Yazılı Problem 1:
Metne göre aşağıdaki soruları yanıtlayın.
(a) Tuba Çetin Yaman hangi yıl ve nerede doğmuştur?
(b) Hangi liseden mezun olmuştur?
(c) Lisans eğitimini hangi üniversitede tamamlamıştır?

Metin Parçası:
=-=-=
Tuba Hanım, bize kendinizden ve Kanada`dan bahseder misiniz?

Tuba Çetin YAMAN; 1985 Kocaeli doğumluyum. İlkokuldan sonra rahmetli hocamızın “Asil kızlarımız yetişsin” diyerek açılışına vesile olduğu Yalova Asiller Kız Lisesi’nde yatılı olarak ortaokula başladım. Daha sonraki yıllarda önce Kocaeli de devam ettim ve Sakarya Kerime Hatun Lisesinden mezun olduktan sonra 2007 yılı başında Kocaeli Üniversitesi’nde lisans eğitimimi tamamladım. Küçük atlasımda dünyayı nereden gezmeye başlasam diye hayal kurarken, belki en son uğrarım diye düşündüğüm, haritada yerine bile etraflıca bakmadığım Kanada nasipte ilk durakmış. 2009 yılında tanıştığım eşimle evlenerek Kanada’ya yerleştim.
=-=-=
Gösterilen Veriler:
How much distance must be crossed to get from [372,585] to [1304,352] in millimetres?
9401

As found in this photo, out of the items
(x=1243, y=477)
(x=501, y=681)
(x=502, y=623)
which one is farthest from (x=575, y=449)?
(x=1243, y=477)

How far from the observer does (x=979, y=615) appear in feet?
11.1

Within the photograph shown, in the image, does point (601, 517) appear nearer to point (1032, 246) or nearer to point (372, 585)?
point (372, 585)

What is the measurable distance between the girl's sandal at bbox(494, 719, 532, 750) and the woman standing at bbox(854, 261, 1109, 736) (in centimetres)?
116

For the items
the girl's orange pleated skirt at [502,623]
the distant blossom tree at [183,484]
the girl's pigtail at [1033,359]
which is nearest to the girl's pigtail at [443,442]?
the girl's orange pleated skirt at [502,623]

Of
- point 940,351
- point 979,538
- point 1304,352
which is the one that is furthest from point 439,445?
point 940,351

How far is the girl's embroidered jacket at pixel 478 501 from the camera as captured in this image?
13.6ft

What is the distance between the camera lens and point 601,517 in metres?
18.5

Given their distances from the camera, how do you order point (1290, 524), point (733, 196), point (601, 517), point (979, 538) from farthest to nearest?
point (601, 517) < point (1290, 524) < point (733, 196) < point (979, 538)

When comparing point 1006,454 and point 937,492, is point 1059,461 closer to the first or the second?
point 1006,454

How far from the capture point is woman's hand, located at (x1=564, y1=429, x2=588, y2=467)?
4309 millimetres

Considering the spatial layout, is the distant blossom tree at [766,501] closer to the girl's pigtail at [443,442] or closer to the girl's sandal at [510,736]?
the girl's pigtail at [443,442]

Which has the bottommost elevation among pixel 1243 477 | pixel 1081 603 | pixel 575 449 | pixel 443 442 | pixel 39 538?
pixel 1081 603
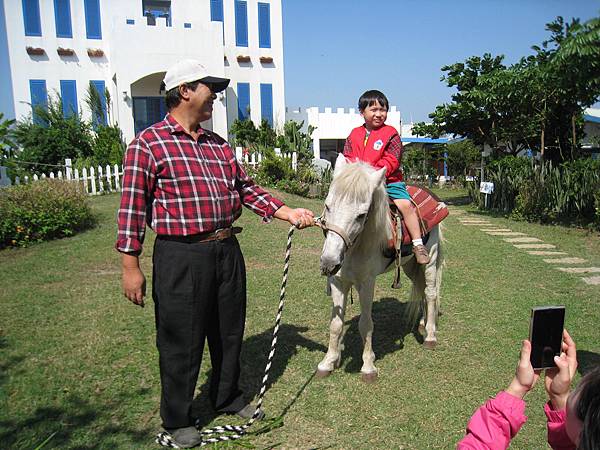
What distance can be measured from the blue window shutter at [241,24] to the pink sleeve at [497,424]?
21.4 meters

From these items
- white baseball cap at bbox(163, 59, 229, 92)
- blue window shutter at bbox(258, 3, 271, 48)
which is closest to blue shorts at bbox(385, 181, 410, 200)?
white baseball cap at bbox(163, 59, 229, 92)

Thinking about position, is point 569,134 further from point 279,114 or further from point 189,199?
point 189,199

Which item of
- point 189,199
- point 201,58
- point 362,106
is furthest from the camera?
point 201,58

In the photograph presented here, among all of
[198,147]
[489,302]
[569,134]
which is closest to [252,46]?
[569,134]

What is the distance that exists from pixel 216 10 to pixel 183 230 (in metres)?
20.3

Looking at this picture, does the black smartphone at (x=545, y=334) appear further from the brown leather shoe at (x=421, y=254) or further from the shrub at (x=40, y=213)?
the shrub at (x=40, y=213)

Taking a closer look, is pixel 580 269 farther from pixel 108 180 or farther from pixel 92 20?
pixel 92 20

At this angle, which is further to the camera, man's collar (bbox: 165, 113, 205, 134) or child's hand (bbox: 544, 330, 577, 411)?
man's collar (bbox: 165, 113, 205, 134)

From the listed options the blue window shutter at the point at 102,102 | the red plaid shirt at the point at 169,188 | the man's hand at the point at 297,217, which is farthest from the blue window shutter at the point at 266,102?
the red plaid shirt at the point at 169,188

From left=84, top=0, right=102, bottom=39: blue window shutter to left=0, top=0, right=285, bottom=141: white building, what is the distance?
4 centimetres

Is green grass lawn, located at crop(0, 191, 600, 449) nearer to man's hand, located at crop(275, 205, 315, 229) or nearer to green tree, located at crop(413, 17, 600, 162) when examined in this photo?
man's hand, located at crop(275, 205, 315, 229)

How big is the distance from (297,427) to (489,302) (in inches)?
143

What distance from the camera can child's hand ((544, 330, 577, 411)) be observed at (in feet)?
5.01

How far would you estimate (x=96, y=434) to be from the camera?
3.06 metres
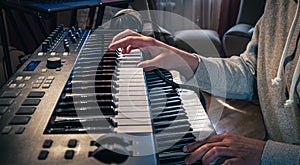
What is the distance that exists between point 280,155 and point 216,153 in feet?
0.44

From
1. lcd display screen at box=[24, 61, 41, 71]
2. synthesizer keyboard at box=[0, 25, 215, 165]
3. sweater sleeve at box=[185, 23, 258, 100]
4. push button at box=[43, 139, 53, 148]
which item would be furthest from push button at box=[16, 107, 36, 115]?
sweater sleeve at box=[185, 23, 258, 100]

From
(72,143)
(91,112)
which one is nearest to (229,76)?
(91,112)

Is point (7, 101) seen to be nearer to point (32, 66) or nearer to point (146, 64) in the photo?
point (32, 66)

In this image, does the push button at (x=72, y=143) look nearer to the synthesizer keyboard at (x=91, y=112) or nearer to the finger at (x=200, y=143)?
the synthesizer keyboard at (x=91, y=112)

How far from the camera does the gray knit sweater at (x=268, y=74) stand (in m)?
0.89

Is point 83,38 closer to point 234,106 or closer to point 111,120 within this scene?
point 111,120

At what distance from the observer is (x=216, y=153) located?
2.40 feet

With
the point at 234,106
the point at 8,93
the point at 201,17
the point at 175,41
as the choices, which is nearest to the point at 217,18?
the point at 201,17

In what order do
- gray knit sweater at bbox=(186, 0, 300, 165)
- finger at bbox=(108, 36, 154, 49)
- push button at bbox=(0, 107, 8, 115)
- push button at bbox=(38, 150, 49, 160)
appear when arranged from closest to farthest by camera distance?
push button at bbox=(38, 150, 49, 160), push button at bbox=(0, 107, 8, 115), gray knit sweater at bbox=(186, 0, 300, 165), finger at bbox=(108, 36, 154, 49)

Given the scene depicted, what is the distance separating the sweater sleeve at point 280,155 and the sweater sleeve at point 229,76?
29 cm

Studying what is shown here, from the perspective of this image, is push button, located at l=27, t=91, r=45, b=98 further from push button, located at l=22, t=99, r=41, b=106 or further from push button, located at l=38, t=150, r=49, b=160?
push button, located at l=38, t=150, r=49, b=160

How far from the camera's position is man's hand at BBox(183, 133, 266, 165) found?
2.36ft

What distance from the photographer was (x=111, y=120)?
713 mm

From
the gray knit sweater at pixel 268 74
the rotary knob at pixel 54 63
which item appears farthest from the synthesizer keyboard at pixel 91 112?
the gray knit sweater at pixel 268 74
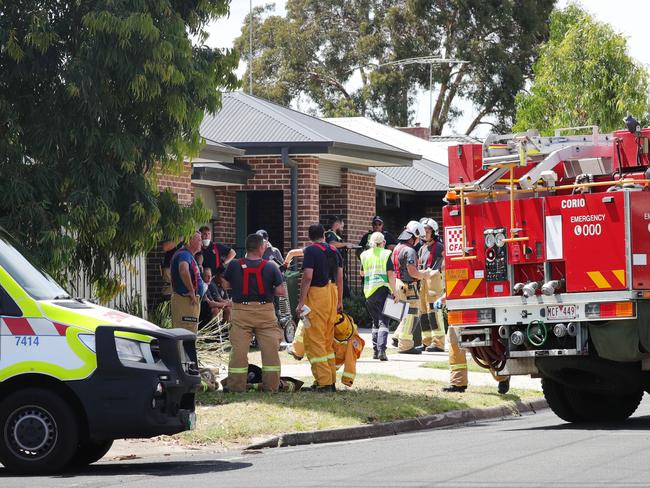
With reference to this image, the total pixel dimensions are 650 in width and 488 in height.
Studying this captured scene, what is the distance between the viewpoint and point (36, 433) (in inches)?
412

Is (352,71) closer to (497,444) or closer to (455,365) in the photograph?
(455,365)

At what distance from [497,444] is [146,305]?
10226 mm

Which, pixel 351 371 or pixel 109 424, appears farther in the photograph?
pixel 351 371

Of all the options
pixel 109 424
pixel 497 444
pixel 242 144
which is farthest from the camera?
pixel 242 144

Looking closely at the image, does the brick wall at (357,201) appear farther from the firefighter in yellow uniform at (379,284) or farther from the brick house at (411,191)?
the firefighter in yellow uniform at (379,284)

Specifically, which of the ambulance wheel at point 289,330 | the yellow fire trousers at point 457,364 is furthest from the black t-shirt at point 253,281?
the ambulance wheel at point 289,330

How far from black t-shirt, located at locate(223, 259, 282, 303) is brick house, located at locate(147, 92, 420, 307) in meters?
8.16

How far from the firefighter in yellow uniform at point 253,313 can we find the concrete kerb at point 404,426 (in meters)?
1.81

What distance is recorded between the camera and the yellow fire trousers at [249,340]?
1502cm

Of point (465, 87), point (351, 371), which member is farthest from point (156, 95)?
point (465, 87)

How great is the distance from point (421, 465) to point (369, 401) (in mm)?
4180

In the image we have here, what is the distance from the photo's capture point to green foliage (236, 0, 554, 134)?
53000 millimetres

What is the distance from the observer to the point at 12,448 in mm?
10445

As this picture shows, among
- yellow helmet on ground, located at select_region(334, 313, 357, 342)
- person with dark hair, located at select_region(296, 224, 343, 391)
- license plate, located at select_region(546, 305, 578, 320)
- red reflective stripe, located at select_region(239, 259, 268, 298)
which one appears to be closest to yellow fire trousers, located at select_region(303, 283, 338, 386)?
person with dark hair, located at select_region(296, 224, 343, 391)
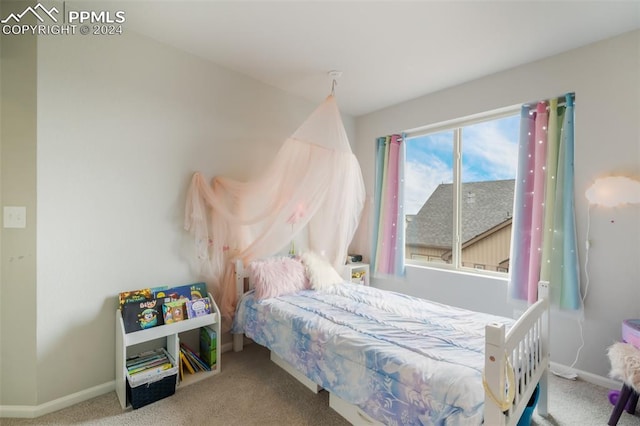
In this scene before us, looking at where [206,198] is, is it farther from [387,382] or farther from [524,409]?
[524,409]

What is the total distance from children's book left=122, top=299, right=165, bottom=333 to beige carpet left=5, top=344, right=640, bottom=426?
20.6 inches

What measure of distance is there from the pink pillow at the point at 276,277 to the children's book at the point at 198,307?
0.40 m

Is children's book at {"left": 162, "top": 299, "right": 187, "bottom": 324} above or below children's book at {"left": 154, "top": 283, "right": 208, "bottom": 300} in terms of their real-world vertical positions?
below

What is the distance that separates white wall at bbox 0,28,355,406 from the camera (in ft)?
6.24

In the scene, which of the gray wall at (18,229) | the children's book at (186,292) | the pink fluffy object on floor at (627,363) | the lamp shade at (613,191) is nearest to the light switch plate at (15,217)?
the gray wall at (18,229)

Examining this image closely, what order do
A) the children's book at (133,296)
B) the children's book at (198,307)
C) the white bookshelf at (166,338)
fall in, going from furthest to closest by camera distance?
the children's book at (198,307)
the children's book at (133,296)
the white bookshelf at (166,338)

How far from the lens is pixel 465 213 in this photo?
3248 millimetres

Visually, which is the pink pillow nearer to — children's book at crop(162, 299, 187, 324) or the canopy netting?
the canopy netting

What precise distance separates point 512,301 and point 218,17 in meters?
3.38

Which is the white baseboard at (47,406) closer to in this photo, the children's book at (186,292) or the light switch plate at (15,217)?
the children's book at (186,292)

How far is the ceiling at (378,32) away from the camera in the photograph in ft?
6.32

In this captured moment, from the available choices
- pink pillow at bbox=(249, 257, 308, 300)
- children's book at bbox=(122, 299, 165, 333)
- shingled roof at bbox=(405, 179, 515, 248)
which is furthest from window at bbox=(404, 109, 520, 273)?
children's book at bbox=(122, 299, 165, 333)

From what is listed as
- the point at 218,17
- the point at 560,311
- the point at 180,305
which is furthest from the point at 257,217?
the point at 560,311

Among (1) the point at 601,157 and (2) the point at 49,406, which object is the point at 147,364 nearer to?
(2) the point at 49,406
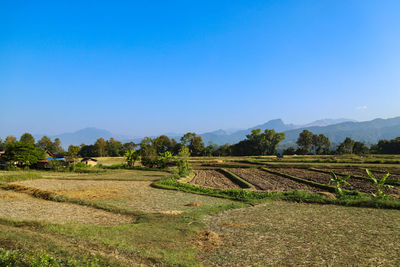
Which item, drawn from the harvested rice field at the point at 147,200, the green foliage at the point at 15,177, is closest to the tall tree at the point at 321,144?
the harvested rice field at the point at 147,200

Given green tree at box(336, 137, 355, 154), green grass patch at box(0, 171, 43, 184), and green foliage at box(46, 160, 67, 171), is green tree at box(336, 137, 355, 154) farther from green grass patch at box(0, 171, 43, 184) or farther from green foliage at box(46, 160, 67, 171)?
green grass patch at box(0, 171, 43, 184)

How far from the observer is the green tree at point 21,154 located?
=-=-=
Yazılı Problem 2: Kayıtların ilk satırından "point (601, 517) <" ifadesinin geçtiği satıra kadar olan satırları lütfen aynen tekrarlayın. Bu son satır da dahildir.

Nihai Cevap 1:
(a) 1985 yılında Kocaeli'de doğmuştur.
(b) Sakarya Kerime Hatun Lisesi'nden mezun olmuştur.
(c) Lisans eğitimini Kocaeli Üniversitesi'nde tamamlamıştır.

Nihai Cevap 2:
How much distance must be crossed to get from [372,585] to [1304,352] in millimetres?
9401

As found in this photo, out of the items
(x=1243, y=477)
(x=501, y=681)
(x=502, y=623)
which one is farthest from (x=575, y=449)?
(x=1243, y=477)

How far from the observer does (x=979, y=615) appear in feet?
11.1

Within the photograph shown, in the image, does point (601, 517) appear nearer to point (1032, 246) or nearer to point (372, 585)?
point (372, 585)

What is the measurable distance between the girl's sandal at bbox(494, 719, 532, 750) and the woman standing at bbox(854, 261, 1109, 736) (in centimetres)?
116

For the items
the girl's orange pleated skirt at [502,623]
the distant blossom tree at [183,484]
the girl's pigtail at [1033,359]
which is nearest to the girl's pigtail at [443,442]?
the girl's orange pleated skirt at [502,623]

Of
- point 940,351
- point 979,538
- point 1304,352
which is the one that is furthest from point 439,445?
point 940,351

How far is the girl's embroidered jacket at pixel 478 501 from the camera as captured in this image?
13.6ft

What is the distance between the camera lens and point 601,517 in metres?
18.5

Given their distances from the camera, how do you order point (1290, 524), point (733, 196), point (601, 517), point (979, 538) from farthest to nearest?
point (601, 517) < point (1290, 524) < point (733, 196) < point (979, 538)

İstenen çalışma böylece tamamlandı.